As much as I enjoyed watching Superboy working with a group of fellow teen heroes, I don’t feel like I learned much about the Legion though. It’s only a single issue and it’s a special circumstance because Superboy is featured so I didn’t expect pages of back story. However, I barely got an idea of what the team could do.
We saw Shrinking Violet shrink, we saw Wildfire use his heat-vision, and there was a reference to Shadowlass covering Shrinking Violet with darkness. Unless I missed it, there wasn’t any mention of Cosmic Boy’s powers. He seemed to operate the time bubble, but I interpreted that as being a piloting skill and not a superpower. I would have liked to seen more of the Legion showing off their stuff. And speaking of that…

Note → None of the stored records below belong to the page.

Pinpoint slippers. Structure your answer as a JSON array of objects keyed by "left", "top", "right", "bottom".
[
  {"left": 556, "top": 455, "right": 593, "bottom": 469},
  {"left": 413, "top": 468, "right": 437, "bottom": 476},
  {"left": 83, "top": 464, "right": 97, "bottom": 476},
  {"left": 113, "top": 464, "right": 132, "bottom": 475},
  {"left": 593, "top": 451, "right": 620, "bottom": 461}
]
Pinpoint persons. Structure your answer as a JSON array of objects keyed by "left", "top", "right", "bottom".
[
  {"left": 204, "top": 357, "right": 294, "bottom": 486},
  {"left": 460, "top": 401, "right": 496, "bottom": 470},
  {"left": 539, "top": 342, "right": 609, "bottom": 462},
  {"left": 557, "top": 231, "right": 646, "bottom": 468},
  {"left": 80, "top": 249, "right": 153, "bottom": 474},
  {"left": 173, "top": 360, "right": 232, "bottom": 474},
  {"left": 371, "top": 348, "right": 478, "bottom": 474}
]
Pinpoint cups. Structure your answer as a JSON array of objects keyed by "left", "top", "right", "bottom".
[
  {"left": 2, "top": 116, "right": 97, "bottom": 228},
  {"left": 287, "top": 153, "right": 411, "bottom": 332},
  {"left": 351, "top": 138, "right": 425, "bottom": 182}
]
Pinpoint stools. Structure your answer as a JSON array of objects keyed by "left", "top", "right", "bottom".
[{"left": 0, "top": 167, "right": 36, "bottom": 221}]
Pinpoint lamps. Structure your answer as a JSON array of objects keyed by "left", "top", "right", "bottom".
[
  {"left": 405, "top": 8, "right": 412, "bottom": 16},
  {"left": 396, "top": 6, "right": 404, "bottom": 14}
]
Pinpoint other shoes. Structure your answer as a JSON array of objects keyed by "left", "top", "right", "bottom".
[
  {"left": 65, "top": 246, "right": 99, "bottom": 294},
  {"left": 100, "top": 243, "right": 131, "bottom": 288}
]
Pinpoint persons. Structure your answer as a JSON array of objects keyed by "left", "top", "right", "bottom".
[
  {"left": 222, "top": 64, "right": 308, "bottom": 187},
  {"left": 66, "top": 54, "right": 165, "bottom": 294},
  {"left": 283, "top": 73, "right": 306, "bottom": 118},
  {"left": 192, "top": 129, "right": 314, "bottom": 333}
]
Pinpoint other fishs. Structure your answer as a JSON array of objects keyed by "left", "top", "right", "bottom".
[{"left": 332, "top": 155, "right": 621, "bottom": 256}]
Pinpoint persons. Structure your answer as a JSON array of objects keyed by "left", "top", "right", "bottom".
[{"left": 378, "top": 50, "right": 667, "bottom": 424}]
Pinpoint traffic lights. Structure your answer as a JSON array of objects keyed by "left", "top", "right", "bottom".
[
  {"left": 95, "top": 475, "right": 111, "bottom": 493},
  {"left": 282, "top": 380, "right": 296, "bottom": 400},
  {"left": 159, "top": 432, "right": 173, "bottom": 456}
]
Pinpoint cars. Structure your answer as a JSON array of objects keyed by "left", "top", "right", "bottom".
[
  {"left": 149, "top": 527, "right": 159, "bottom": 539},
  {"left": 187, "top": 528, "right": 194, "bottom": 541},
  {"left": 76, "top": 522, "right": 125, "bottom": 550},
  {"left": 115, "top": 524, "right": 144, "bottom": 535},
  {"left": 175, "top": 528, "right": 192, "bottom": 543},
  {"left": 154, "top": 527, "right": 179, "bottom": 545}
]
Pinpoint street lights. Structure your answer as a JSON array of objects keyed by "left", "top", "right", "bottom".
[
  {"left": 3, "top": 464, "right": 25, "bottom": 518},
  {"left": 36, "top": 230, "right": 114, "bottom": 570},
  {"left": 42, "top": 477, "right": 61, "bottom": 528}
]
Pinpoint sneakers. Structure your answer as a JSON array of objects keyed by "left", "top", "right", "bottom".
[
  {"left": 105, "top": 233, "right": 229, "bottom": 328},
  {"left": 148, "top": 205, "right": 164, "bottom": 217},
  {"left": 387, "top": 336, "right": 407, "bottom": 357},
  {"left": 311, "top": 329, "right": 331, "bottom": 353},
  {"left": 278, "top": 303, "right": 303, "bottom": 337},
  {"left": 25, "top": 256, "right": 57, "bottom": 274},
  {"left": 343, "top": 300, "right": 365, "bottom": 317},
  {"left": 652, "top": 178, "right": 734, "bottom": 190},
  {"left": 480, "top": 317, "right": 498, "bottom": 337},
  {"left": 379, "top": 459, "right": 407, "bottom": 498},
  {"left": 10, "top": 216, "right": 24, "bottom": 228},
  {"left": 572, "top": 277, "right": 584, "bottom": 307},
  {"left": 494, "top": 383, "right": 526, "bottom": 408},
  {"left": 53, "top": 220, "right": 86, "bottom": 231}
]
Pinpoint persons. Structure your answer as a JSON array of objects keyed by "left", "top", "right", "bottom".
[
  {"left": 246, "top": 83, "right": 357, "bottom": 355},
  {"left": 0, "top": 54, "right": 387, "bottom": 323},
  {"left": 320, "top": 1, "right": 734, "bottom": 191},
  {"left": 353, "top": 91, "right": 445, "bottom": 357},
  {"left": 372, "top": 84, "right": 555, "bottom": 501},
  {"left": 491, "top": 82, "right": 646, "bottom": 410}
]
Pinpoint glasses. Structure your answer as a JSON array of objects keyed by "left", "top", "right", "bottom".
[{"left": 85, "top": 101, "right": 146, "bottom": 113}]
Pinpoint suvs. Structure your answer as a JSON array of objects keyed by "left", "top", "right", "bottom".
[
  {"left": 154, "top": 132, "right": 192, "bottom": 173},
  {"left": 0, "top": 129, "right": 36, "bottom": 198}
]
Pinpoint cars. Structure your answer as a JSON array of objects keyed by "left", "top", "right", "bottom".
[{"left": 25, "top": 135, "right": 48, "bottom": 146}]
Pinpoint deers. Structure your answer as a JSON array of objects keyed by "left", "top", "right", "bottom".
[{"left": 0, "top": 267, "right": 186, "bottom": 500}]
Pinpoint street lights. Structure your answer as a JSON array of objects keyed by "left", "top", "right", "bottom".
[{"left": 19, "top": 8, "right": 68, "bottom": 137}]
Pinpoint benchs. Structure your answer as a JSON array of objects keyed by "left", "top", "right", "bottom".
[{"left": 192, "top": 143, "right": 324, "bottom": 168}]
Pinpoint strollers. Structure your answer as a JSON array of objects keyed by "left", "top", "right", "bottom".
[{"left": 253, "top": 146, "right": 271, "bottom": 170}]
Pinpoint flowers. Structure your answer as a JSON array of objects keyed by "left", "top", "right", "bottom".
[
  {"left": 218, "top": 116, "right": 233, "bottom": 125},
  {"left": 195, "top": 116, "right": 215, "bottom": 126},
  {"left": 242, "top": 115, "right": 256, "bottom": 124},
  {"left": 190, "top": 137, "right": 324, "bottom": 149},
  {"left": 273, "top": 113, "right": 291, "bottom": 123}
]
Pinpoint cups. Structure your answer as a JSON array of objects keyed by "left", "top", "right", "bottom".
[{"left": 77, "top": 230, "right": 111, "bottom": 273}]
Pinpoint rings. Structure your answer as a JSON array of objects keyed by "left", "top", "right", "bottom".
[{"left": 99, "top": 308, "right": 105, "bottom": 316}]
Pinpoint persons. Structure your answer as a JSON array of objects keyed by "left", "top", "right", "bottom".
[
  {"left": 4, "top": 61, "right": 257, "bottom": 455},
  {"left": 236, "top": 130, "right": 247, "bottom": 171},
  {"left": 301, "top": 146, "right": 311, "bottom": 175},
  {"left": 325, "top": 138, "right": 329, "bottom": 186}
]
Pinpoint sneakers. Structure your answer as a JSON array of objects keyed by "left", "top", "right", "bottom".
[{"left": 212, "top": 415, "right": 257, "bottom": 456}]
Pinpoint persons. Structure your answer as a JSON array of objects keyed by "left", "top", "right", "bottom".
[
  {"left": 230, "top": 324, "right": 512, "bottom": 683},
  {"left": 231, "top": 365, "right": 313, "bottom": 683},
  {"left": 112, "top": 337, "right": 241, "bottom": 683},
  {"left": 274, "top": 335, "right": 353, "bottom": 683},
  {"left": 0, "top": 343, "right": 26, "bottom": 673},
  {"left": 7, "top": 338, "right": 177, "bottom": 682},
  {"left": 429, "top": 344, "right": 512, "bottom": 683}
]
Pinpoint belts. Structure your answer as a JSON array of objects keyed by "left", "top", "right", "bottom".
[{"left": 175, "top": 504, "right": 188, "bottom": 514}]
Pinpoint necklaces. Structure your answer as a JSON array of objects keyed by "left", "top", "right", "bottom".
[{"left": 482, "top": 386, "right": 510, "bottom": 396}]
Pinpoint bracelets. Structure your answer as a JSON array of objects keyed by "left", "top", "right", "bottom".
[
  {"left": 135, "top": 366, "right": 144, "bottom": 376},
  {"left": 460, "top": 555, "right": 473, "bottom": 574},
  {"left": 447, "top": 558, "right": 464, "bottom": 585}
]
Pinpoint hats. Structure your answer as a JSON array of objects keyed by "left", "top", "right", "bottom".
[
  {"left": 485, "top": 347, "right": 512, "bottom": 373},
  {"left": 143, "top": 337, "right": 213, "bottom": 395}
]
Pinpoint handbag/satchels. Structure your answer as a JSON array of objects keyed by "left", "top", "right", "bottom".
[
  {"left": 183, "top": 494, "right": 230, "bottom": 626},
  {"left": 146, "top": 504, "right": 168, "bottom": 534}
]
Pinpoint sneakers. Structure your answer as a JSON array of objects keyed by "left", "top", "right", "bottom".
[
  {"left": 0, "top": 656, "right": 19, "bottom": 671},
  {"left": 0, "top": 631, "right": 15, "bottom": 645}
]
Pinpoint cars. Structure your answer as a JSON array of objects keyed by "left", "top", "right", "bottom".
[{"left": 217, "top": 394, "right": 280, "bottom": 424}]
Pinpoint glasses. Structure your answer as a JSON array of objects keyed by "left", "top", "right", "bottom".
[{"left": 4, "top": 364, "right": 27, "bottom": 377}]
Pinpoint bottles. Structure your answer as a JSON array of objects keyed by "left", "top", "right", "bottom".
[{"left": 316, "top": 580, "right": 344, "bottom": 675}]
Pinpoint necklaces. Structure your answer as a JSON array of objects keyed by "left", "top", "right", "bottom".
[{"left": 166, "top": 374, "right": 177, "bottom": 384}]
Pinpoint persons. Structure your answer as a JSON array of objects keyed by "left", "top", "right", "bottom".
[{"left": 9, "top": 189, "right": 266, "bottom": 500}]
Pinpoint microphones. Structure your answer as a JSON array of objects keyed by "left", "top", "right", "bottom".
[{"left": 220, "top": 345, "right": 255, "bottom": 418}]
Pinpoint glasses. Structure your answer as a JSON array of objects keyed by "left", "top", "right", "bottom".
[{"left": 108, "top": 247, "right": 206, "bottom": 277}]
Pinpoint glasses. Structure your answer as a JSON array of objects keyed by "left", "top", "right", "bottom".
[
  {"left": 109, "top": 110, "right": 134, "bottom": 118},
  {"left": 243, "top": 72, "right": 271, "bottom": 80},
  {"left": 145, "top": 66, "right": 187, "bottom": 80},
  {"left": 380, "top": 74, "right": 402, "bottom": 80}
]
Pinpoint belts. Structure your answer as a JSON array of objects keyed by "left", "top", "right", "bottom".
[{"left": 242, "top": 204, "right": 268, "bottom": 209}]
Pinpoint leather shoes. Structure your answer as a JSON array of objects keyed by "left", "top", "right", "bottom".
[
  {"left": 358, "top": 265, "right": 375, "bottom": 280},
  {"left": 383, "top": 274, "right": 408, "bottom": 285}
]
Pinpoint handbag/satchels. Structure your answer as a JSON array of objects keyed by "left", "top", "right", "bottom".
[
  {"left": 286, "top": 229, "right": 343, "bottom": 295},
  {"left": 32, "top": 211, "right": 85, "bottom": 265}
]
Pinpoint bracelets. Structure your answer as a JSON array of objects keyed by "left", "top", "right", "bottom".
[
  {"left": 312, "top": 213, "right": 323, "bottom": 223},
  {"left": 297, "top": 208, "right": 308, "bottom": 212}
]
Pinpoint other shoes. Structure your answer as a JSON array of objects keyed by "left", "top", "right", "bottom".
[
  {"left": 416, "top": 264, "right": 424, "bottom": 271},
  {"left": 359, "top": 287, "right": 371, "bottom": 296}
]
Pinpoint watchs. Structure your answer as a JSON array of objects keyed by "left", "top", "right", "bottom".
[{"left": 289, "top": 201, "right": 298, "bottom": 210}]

I can’t get over Cosmic Boy’s costume. It reminds me of Dr. Frank N. Furter’s racy ensemble in The Rocky Horror Picture Show. Mike Grell was responsible for the redesign, and I applaud him for it. Seeing a male superhero in a revealing and ridiculous costume is reassuring because goodness knows female heroes get stuck in impractical outfits all the time for the sake of showing skin. Shadow Lass has a costume that’s even more revealing than Cosmic Boy’s.
Besides Cosmic Boy’s uniform, my favorite part of the book was a few panels in the beginning focusing on Clark Kent’s disguise. Pa Kent points out that the glasses are a flimsy trick, and that he’s amazed people are fooled by it. Clark explains it’s much more than just the glasses, and he’s been developing skills to accompany them to create an entire personality to deceive people and keep his true identity hidden. It’s not the first time I’ve seen the disguise explained, but I haven’t seen Clark reassure his father about it before.
Finally, anyone else think this box is labeled “Kessel Spices?”